■ **Goal**
Repeat the records exactly. Every line must match.
— BEGIN Entries shown —
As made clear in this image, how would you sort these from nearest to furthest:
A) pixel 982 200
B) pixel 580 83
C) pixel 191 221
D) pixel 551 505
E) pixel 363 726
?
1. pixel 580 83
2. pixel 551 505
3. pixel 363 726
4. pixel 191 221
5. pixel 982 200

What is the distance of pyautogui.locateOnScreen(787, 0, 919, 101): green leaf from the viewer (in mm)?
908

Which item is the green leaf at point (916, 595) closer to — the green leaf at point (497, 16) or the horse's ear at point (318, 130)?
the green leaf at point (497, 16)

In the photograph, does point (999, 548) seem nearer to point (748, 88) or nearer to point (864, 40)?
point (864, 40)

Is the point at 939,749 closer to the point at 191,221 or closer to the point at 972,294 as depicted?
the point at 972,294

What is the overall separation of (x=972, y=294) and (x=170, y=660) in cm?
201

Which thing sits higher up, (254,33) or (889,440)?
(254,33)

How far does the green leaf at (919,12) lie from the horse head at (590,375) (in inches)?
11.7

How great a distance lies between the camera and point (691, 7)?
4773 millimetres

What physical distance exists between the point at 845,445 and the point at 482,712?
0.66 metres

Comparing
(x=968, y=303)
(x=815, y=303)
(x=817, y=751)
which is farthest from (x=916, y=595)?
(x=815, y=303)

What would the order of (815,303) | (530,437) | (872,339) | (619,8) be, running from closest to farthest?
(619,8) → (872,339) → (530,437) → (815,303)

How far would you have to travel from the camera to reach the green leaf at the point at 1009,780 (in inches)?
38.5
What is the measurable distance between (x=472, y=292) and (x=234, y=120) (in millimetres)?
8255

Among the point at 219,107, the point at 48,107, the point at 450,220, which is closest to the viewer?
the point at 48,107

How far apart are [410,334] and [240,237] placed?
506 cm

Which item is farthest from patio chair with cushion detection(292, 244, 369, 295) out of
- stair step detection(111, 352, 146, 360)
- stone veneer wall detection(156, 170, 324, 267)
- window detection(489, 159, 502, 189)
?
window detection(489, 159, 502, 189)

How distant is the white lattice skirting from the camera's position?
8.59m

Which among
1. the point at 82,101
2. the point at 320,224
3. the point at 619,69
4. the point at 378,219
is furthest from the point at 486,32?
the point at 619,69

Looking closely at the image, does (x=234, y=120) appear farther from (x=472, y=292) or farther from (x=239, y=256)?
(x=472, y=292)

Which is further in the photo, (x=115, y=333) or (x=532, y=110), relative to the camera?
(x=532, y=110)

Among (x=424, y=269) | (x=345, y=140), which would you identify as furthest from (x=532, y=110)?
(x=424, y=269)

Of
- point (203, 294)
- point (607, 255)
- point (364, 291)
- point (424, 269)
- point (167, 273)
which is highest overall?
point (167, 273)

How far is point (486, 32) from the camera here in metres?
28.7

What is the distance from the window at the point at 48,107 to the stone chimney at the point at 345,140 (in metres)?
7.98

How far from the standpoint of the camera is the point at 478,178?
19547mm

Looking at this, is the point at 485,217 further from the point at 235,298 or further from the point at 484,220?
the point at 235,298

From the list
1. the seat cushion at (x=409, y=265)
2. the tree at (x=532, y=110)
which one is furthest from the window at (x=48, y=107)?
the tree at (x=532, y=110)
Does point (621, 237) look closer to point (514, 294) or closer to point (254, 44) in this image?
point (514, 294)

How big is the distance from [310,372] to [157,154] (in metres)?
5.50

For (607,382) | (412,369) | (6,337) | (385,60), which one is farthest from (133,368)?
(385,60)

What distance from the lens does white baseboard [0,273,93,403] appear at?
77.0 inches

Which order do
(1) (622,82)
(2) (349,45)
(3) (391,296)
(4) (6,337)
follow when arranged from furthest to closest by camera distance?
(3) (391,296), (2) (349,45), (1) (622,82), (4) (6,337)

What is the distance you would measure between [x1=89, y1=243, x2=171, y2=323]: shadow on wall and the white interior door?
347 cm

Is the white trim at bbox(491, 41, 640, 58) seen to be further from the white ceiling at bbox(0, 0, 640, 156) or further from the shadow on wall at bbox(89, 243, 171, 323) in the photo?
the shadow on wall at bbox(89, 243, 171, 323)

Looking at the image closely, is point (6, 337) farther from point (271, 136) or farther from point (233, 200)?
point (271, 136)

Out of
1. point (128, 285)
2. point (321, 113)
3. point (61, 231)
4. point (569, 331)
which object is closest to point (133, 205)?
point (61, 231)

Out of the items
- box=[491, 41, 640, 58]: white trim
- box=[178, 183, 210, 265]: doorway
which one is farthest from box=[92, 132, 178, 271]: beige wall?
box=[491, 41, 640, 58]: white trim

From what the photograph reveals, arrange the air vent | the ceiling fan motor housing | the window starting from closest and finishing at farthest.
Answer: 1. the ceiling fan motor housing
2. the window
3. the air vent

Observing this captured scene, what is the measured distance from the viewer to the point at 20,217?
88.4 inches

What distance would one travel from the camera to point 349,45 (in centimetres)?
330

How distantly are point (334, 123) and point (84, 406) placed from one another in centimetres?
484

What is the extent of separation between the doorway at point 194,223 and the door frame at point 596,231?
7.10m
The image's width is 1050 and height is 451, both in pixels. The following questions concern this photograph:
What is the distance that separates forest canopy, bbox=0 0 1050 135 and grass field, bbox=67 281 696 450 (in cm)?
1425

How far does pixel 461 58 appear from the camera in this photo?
— END Entries shown —
■ **The completed task**
As made clear in this image, how would you sort these from nearest to furthest:
A) pixel 982 200
B) pixel 580 83
C) pixel 191 221
D) pixel 551 505
E) pixel 363 726
?
1. pixel 580 83
2. pixel 551 505
3. pixel 363 726
4. pixel 191 221
5. pixel 982 200

What is the distance of pyautogui.locateOnScreen(787, 0, 919, 101): green leaf from the viewer (in mm)?
908

Which item is the green leaf at point (916, 595) closer to — the green leaf at point (497, 16) or the horse's ear at point (318, 130)?
the green leaf at point (497, 16)

In the photograph, does point (999, 548) seem nearer to point (748, 88) or nearer to point (864, 40)?
point (864, 40)

Is the point at 939,749 closer to the point at 191,221 or closer to the point at 972,294 as depicted?
the point at 972,294

What is the overall separation of (x=972, y=294) and (x=170, y=660) in cm?
201

Which thing sits higher up, (254,33) or (889,440)?
(254,33)

How far does the green leaf at (919,12) lie from the horse head at (590,375) (in inches)?
11.7

How great a distance lies between the camera and point (691, 7)?
4773 millimetres

What physical distance exists between the point at 845,445 and the point at 482,712?
0.66 metres

Comparing
(x=968, y=303)
(x=815, y=303)
(x=817, y=751)
which is farthest from (x=916, y=595)?
(x=815, y=303)

What would the order of (815,303) | (530,437) | (872,339) | (619,8) be, running from closest to farthest?
(619,8) → (872,339) → (530,437) → (815,303)

How far would you have to travel from the camera to reach the green leaf at the point at 1009,780 (in inches)?
38.5
What is the measurable distance between (x=472, y=292) and (x=234, y=120) (in millimetres)?
8255

Among the point at 219,107, the point at 48,107, the point at 450,220, which is closest to the viewer?
the point at 48,107

How far apart are [410,334] and [240,237] placed?
506 cm

Which item is farthest from patio chair with cushion detection(292, 244, 369, 295) out of
- stair step detection(111, 352, 146, 360)
- stone veneer wall detection(156, 170, 324, 267)
- window detection(489, 159, 502, 189)
?
window detection(489, 159, 502, 189)

How distant is the white lattice skirting from the camera's position?
8.59m

Which among
1. the point at 82,101
2. the point at 320,224
3. the point at 619,69
4. the point at 378,219
is furthest from the point at 486,32?
the point at 619,69

Looking closely at the image, does (x=234, y=120) appear farther from (x=472, y=292) or farther from (x=239, y=256)?
(x=472, y=292)

Which is further in the photo, (x=115, y=333) or (x=532, y=110), relative to the camera?
(x=532, y=110)

Among (x=424, y=269) | (x=345, y=140), which would you identify as furthest from (x=532, y=110)?
(x=424, y=269)

Of
- point (203, 294)
- point (607, 255)
- point (364, 291)
- point (424, 269)
- point (167, 273)
which is highest overall?
point (167, 273)

How far is point (486, 32) from the camera here in metres?
28.7

What is the distance from the window at the point at 48,107 to the stone chimney at the point at 345,140 (in metres)?
7.98

How far from the standpoint of the camera is the point at 478,178?
19547mm

Looking at this, is the point at 485,217 further from the point at 235,298 or further from the point at 484,220?
the point at 235,298

From the list
1. the seat cushion at (x=409, y=265)
2. the tree at (x=532, y=110)
which one is furthest from the window at (x=48, y=107)?
the tree at (x=532, y=110)
Does point (621, 237) look closer to point (514, 294) or closer to point (254, 44) in this image?
point (514, 294)

How big is the distance from [310,372] to [157,154] (in metres)?
5.50

For (607,382) | (412,369) | (6,337) | (385,60), which one is farthest from (133,368)?
(385,60)

What distance from the lens does white baseboard [0,273,93,403] appear at?
77.0 inches

Which order do
(1) (622,82)
(2) (349,45)
(3) (391,296)
(4) (6,337)
follow when arranged from furthest to closest by camera distance?
(3) (391,296), (2) (349,45), (1) (622,82), (4) (6,337)

What is the distance you would measure between [x1=89, y1=243, x2=171, y2=323]: shadow on wall and the white interior door?
347 cm

Is the white trim at bbox(491, 41, 640, 58) seen to be further from the white ceiling at bbox(0, 0, 640, 156) or further from the shadow on wall at bbox(89, 243, 171, 323) in the photo?
the shadow on wall at bbox(89, 243, 171, 323)

Looking at the image closely, is point (6, 337) farther from point (271, 136) or farther from point (233, 200)?
point (271, 136)

Out of
1. point (128, 285)
2. point (321, 113)
3. point (61, 231)
4. point (569, 331)
which object is closest to point (133, 205)?
point (61, 231)

Out of the items
- box=[491, 41, 640, 58]: white trim
- box=[178, 183, 210, 265]: doorway
which one is farthest from box=[92, 132, 178, 271]: beige wall?
box=[491, 41, 640, 58]: white trim

From what the photograph reveals, arrange the air vent | the ceiling fan motor housing | the window starting from closest and finishing at farthest.
Answer: 1. the ceiling fan motor housing
2. the window
3. the air vent

Observing this captured scene, what is the measured distance from the viewer to the point at 20,217?
88.4 inches

What distance would one travel from the camera to point 349,45 (in centimetres)?
330

How distantly are point (334, 123) and point (84, 406) placed from one another in centimetres?
484

What is the extent of separation between the doorway at point 194,223 and the door frame at point 596,231?
7.10m
The image's width is 1050 and height is 451, both in pixels. The following questions concern this photograph:
What is the distance that separates forest canopy, bbox=0 0 1050 135 and grass field, bbox=67 281 696 450 (in cm)?
1425

How far does pixel 461 58 appear from the camera in this photo?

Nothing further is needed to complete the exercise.